━━━━━ Text provided
For the Monumenta Germaniae historica he edited the Chronicon of Thietmar of Merseburg, the Gesta Hammenburgensis ecclesiae pontificum of Adam of Bremen and the Chronica Slavorum of Helmold, with its continuation by Arnold of Lübeck. Lappenberg, who was a member of numerous learned societies in Europe, wrote many other historical works.

These other works deal mainly with the history of Hamburg, particularly during the era of the Hanseatic League, and include:
- Hamburgische Chroniken in niedersächsischer Sprache (Hamburg: Perthes & Mauke, 1852–1861; reprint Niederwalluf: Sändig, 1971, ISBN 3-500-23100-4)
━━━━━━━━━━
Required actions:
A. In the passage on Lappenberg, which work by Adam of Bremen did he edit for the Monumenta Germaniae historica?
B. Continue the passage on Lappenberg's historical works from its final line.
━━━━━ Listed records
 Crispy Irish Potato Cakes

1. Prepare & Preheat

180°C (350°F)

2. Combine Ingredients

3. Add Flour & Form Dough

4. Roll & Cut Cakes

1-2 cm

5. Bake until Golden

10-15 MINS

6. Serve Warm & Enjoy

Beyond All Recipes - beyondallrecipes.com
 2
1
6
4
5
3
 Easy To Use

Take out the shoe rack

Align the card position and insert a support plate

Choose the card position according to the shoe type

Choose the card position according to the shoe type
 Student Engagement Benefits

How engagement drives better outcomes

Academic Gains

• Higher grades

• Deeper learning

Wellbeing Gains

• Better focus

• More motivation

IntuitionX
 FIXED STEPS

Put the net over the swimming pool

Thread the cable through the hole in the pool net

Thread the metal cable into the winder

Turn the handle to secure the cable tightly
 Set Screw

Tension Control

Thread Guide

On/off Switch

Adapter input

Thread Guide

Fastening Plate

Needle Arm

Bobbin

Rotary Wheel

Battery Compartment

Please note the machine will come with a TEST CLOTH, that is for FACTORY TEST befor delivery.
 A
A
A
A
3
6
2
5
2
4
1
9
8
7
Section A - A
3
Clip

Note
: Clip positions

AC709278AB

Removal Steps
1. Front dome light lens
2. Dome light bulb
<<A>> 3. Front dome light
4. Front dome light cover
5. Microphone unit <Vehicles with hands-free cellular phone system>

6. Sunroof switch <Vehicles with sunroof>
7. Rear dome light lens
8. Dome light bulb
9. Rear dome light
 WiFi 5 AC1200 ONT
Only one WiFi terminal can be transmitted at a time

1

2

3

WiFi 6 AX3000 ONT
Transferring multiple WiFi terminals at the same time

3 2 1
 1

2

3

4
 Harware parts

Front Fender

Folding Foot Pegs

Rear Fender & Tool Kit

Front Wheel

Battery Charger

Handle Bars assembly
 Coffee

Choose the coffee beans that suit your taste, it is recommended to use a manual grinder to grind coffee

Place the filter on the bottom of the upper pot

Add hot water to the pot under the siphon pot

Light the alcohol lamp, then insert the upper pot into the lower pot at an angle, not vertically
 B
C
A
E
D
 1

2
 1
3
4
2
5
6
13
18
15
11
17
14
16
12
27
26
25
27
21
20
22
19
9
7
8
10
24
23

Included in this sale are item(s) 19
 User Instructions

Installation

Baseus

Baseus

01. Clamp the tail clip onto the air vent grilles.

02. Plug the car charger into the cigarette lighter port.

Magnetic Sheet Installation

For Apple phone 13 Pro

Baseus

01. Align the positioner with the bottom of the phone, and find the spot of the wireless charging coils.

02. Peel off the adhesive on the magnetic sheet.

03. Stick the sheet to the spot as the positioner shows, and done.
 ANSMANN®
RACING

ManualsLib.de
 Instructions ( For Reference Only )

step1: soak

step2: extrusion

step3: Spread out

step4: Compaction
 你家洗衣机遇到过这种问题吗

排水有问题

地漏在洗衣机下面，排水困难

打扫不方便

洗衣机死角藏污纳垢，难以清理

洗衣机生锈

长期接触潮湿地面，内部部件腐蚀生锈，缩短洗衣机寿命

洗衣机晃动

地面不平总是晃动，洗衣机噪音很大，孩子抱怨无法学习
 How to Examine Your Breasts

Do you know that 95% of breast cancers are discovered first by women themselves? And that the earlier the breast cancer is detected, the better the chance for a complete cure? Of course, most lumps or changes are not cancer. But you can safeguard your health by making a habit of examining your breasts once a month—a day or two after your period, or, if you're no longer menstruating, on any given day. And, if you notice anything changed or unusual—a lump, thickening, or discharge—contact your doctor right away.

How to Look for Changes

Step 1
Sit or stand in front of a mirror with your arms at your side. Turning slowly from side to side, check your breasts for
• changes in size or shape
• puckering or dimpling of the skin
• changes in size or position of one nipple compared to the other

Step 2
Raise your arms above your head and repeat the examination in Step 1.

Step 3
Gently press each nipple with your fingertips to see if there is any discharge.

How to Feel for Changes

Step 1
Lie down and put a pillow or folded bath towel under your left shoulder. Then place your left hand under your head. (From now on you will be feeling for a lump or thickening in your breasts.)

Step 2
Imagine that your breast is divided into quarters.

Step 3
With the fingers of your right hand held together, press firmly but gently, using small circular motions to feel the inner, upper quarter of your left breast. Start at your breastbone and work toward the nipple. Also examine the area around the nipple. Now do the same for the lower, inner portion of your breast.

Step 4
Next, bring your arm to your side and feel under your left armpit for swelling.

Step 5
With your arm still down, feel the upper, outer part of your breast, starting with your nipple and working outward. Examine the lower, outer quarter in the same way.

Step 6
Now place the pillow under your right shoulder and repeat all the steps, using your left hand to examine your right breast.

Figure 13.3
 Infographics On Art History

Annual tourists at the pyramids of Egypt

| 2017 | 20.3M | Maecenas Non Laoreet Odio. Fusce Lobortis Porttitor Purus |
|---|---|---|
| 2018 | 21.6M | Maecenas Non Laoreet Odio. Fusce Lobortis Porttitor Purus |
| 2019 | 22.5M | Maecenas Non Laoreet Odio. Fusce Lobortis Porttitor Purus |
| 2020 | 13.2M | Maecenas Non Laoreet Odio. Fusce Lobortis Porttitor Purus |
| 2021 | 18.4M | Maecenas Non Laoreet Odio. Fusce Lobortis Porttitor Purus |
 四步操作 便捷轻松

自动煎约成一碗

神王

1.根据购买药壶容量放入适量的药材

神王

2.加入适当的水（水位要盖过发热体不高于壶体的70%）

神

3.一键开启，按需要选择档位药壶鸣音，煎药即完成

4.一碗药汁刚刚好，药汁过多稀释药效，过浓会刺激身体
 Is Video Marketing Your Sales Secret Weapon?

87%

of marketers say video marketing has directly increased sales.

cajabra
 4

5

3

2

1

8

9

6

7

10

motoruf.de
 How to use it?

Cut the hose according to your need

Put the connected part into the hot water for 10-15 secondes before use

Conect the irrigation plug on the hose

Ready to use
━━━━━━━━━━
Answers for the exercise:
A. The Gesta Hammenburgensis ecclesiae pontificum.

B.
- Geschichtsquellen des Erzstiftes und der Stadt Bremen (Bremen: Heyse, 1841; reprint Aalen: Scientia-Verlag, 1967)
- Hamburgisches Urkundenbuch (Hamburg: Perthes, Besser & Mauke, 1842)
- Urkundliche Geschichte des Hansischen Stahlhofes zu London (Hamburg: Langhoff, 1851; reprint Osnabrück: Zeller, 1967)
- Hamburgische Rechtsalterthümer (Hamburg: Meissner, 1845)
- Urkundliche Geschichte des Ursprunges der deutschen Hanse (Hamburg, 1830), as editor, continuation of the work of GF Sartorius.